A review of Flares by Christopher Merrill

Reviewed by Nina Murray

Flares
by Christopher Merrill
White Pine Press
May 2021, 100 pgs, ISBN: 9781945680465, Paperback

Tom Sleigh, one of the two people to whom Flares is dedicated, once told me about his first experience traveling with Chris Merrill. Tom, as I remember it, was feeling a bit apprehensive about what and how he was going to write about the particular unquiet destination where he was about to teach a writing workshop with Mr. Merrill. Chris’s response was, in so many words, write down everything you see. Capture the details. Use your senses. Sort it out later. 

Flares is a collection of short prose poems that capture and distill Mr. Merrill’s radical welcome to dislocation, practiced over cultural missions to over fifty countries. “Hellbent”, late in the book, delivers the ars poetica: 

One by one the words take on a luster forbidden to them in the old dispensation, and the earth shines. (83).

In many of these poems, what begins as a hyper-local calamity–in an alley, a travel lodge, a club–transmogrifies in Mr. Merrill’s hands into sentences where what comes next is determined to flush the subject straight out of its just-tamped-down bed in the tall grass. The reader is shocked into vigilance, which gradually becomes a kind of acute reciprocity, an attention that is not easily achieved in our daily lives. The acoustics induce an electric trance:

A boy hoists a plastic bag of frogs onto a wooden pallet, baby eels slither around a white pail, and sea snakes curl under and over one another, venomous phrases traded at the end of the day. 
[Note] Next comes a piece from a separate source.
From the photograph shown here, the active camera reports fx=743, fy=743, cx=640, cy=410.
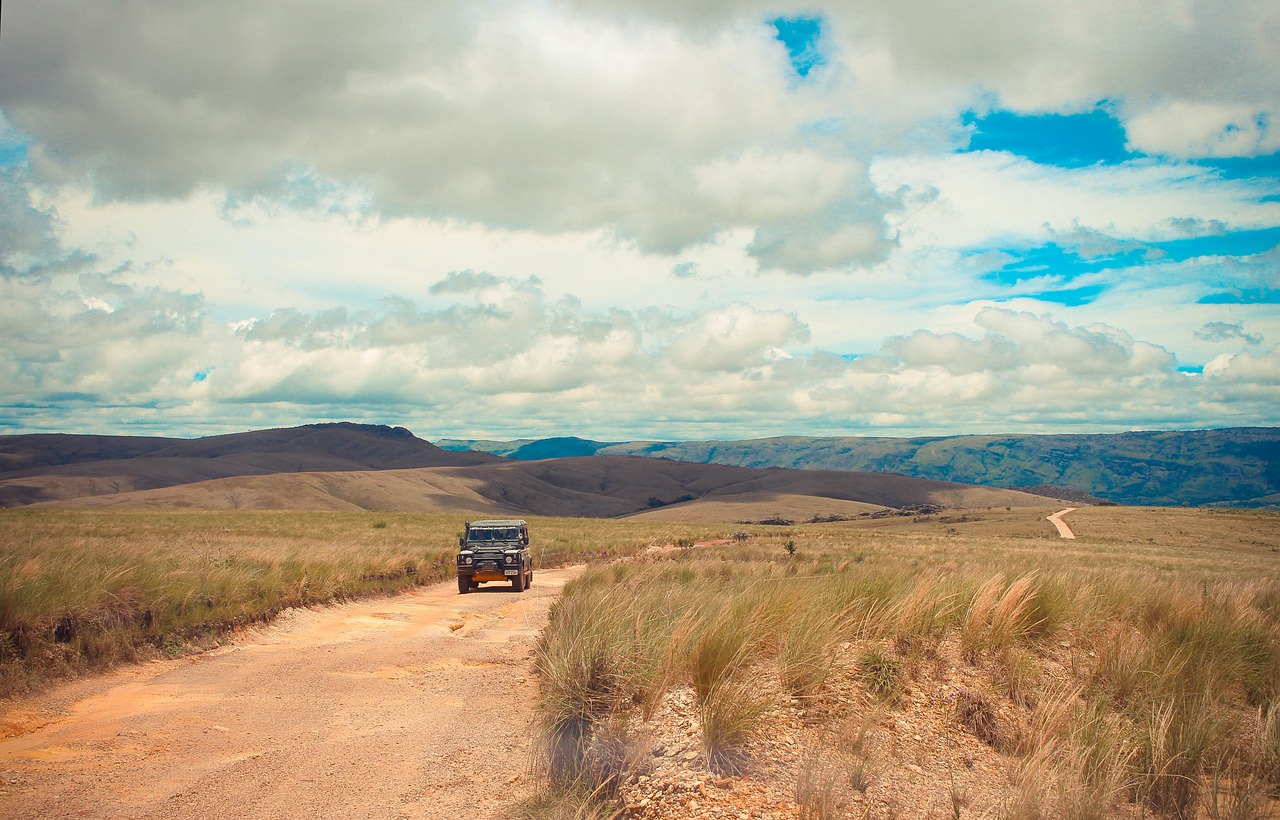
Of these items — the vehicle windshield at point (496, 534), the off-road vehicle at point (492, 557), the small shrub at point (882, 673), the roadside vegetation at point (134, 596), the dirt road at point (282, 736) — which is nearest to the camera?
the dirt road at point (282, 736)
— The Fish Market in Guangzou (48)

The short form serves as a super-conductor super-collider of the observed and the remembered, the told and the spied.  Humanity–whether Mr. Merrill finds it befuddled, warring or resigned to its slightly ridiculous fate–cannot help but become words and these, in the vision of this book, are particles of poetry whose bombardment of the earth is as natural and penetrating as the rain of muons from outer space. 

About the reviewer: Nina Murray is a Ukrainian-born American poet and translator. Her debut collection of poetry, Minimize Considered, was published by Finishing Line Press. Her newest collection is Alcestis in the Underworld, published by Circling Rivers press.